Your Sales Team is Poorly Positioned
Your salespeople are poorly positioned and that is stretching out your sales cycle and preventing deals from closing.
I know, I’ve been coaching their deals. Their deals are stuck.
Your salespeople are starting off too low in the organization and not finding enough of the buyers which is leaving them poorly positioned.
The 1 or 2 buyers they know are ghosting them. (By ghosting, I mean that things were going great and then, all of a sudden, silence.)
You and I both know this statistic, the number of people involved in a B2B purchase has climbed from 5.4 to 6.8 (Gartner).
Yet, your salespeople are trying to close 6 and 7 figure deals working with 2 or 3 buyers who are manager level. If one goes silent or leaves the company, they are stuck.
You know it’s true. Go look at the opportunities they have in their funnel/pipeline and ask them who they have relationships with.
They continue to make the fatal mistake of contacting 1 or 2 people before they have done the research and found all the potential buyers, including what Miller Heiman Group calls the Economic Buyer. The person who allocates the budget to make the purchase.
They are poorly positioned and surprised that the deal isn’t moving forward.
It Doesn’t Have to be This Way
You could be helping your salespeople get positioned and close these complex deals.
The complex sale is more difficult for many reasons. But, the main one is there are many buyers involved. It’s tough for your salespeople to develop relationships with all the buyers, navigate the buying process and bring everyone to consensus, so these deals have a lower close ratio.
We know the problem is that salespeople are not communicating with the many buyers involved in the decision and in many cases, don’t know how to find them or build relationships with them. That leaves them poorly positioned.
We know that opportunities get stuck for other reasons, but in the end, if you have great relationships with the right buyers you will know why the deal is stuck and you will have buyers that are willing to help you navigate.
13 Questions to Ask
When an opportunity is stuck, ask these questions. The answers will reveal what you need to coach your sales reps or your account teams to do next.
- When was your last meeting with the buyers?
- Who did you meet with?
- What did you do to prepare for that sales call?
- What was your objective for the call?
- Who else will be involved in the decision that wasn’t at the meeting?
- What did you do to bring value and insight?
- What other solutions are they considering?

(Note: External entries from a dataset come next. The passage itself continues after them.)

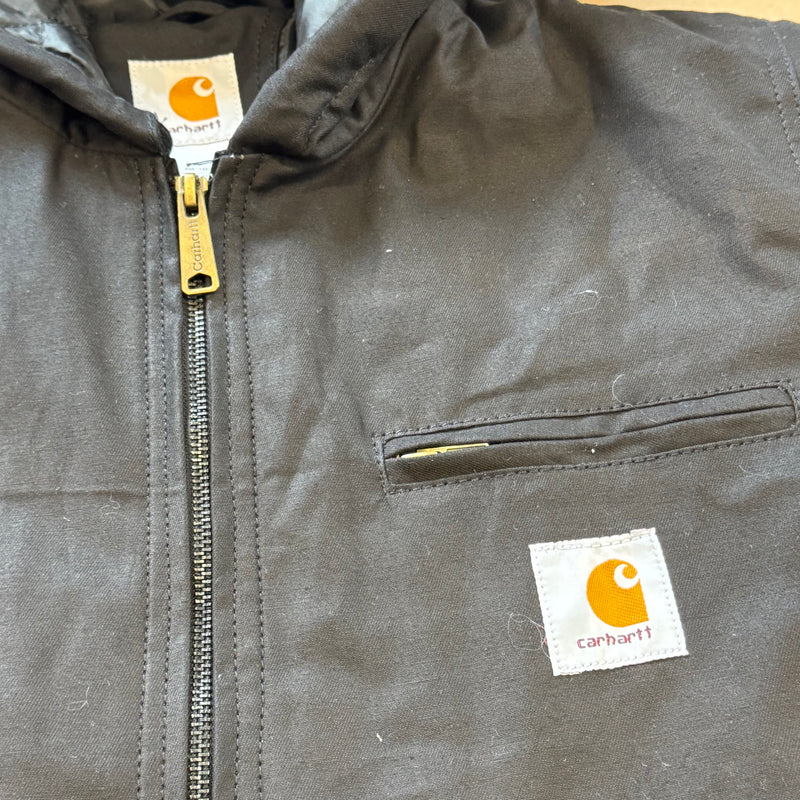 Detailansicht: Sourced limited accessories and clothes Carhartt Rework Harrington jacket black – Logo, Nähte oder Material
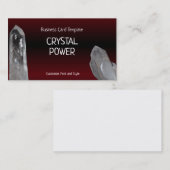 Rote Heilkristalle - MineralQuarzkristalle Visitenkarte (Vorne/Hinten)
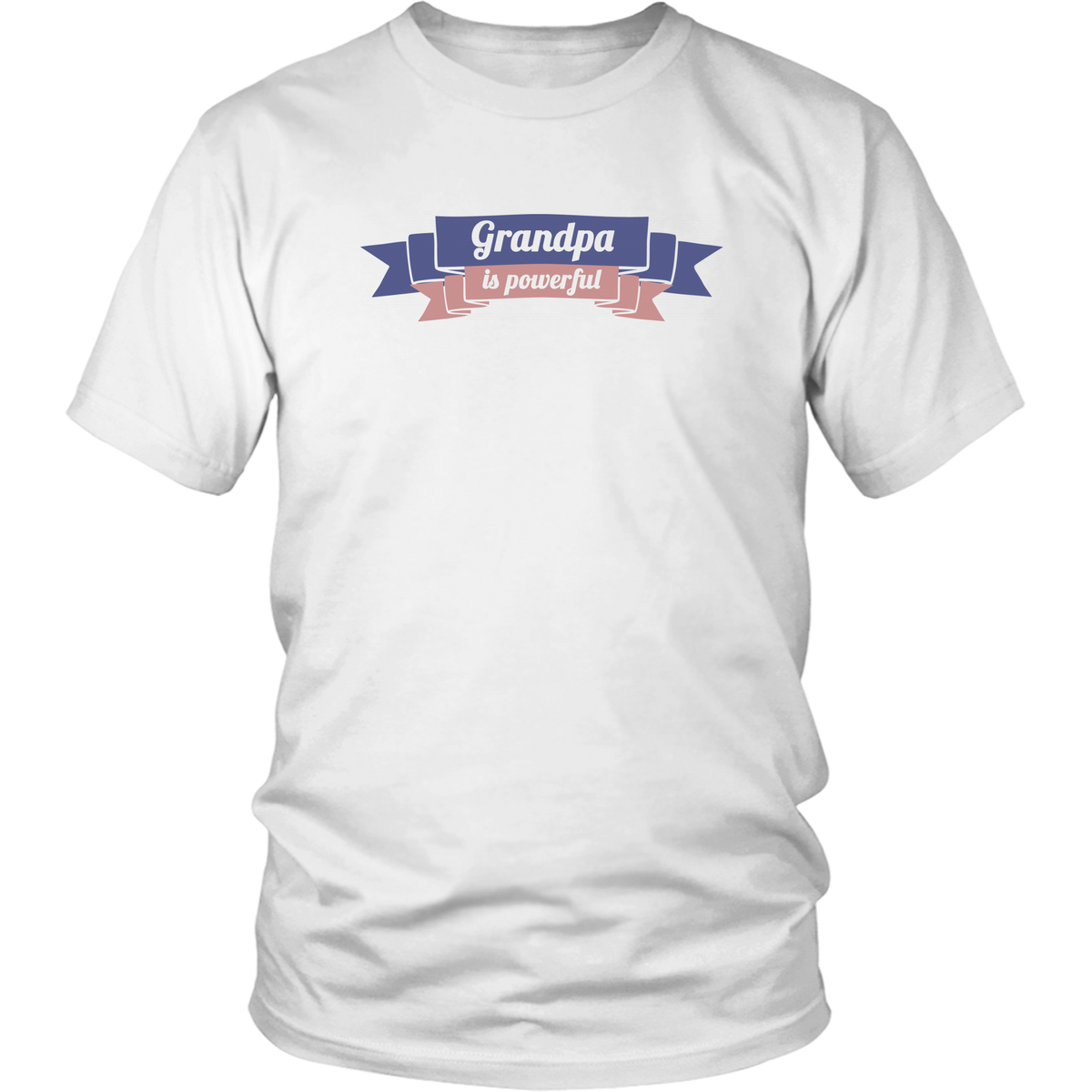 Powerful Grandpa Powerful Grandma T-Shirt Set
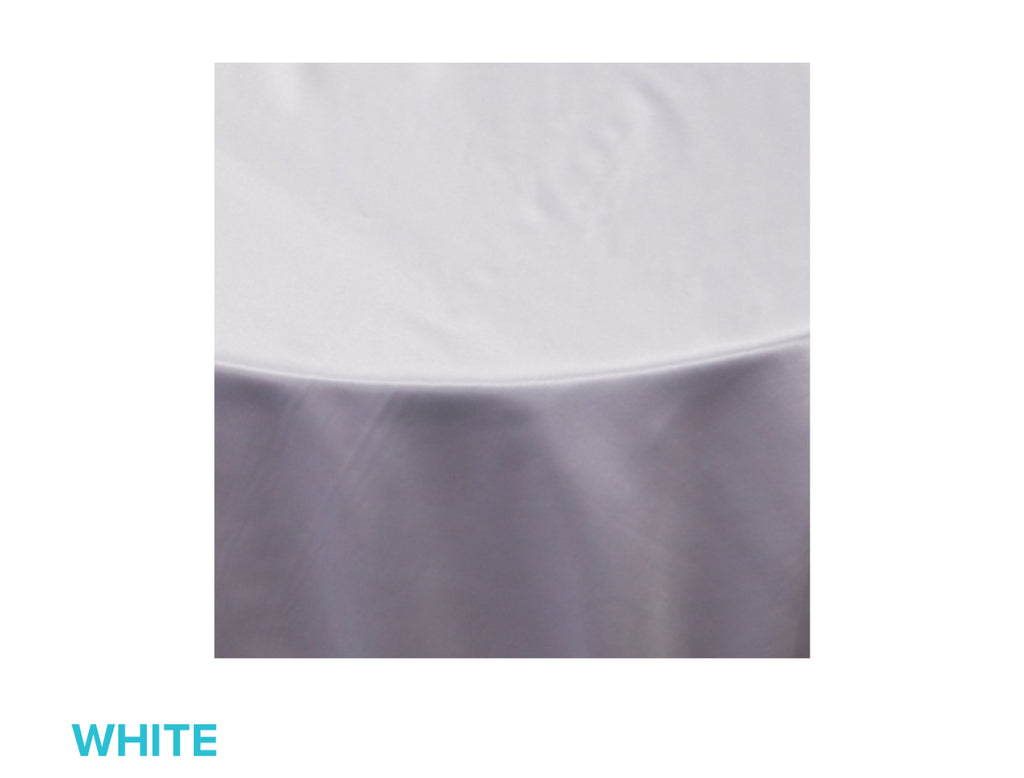 White round table 120 inch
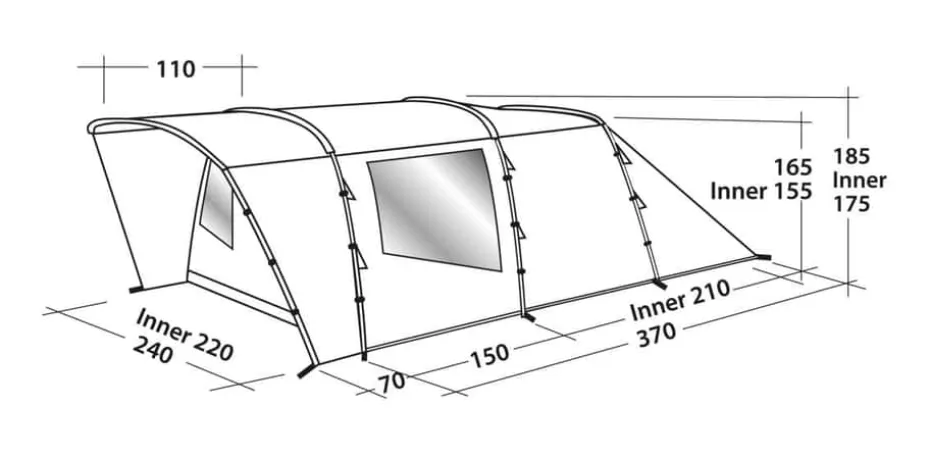 Easy Camp Palmdale 400 familietelt 2022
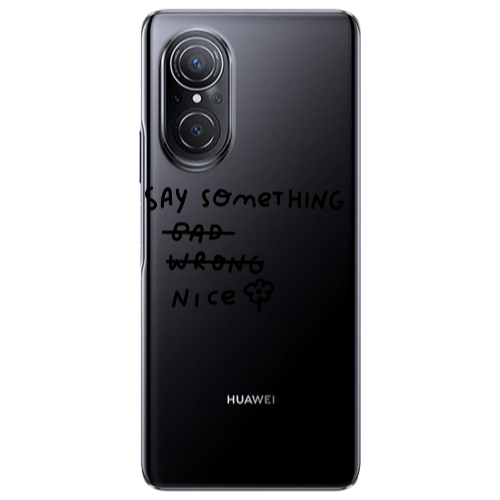 Huawei Nova 9 SE Say Something Transparent Silicone TPU Θήκη
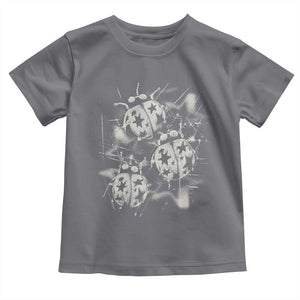 Ladybug Y2k Grunge 2000s Alt 90s Vintage Star Dots Teen Toddler T Shirt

- Where are they in the buying process?
- What is their timeline for implementation?
- When will they make a decision?
- What actions did they commit to?
- What actions did you commit to?
- What are the next steps?
These questions will help both you and the salespeople understand more about the status of the deal. Far too often, salespeople get way ahead of the prospect, they predict a close date based on their quota instead of on the customer’s needs. Many have heard me say, “Close dates come from customers, not from quotas.”The only way to know when a deal will close is to ask the customer. Click To Tweet
Salespeople must learn to ask for the implementation date and a time by which a decision will be made in order to know the close date. They won’t get accurate information if they are poorly positioned.
Salespeople will be more inclined to get the needed information if they know you will be inquiring about it. The problem comes when they don’t know how. You need to show them.
Sales leaders will have fewer surprises if they make these questions part of their coaching routine. The benefits include:
- A shorter sales cycle
- More effective selling
- Better close ratios
- More accurate forecasting
Of course, you want to know when the deal is going to close, but instead of asking, “When is the deal going to close?” start asking, “How are you positioned to close the deal?”
By getting involved earlier, asking questions and coaching for better positioning, you’ll have better results.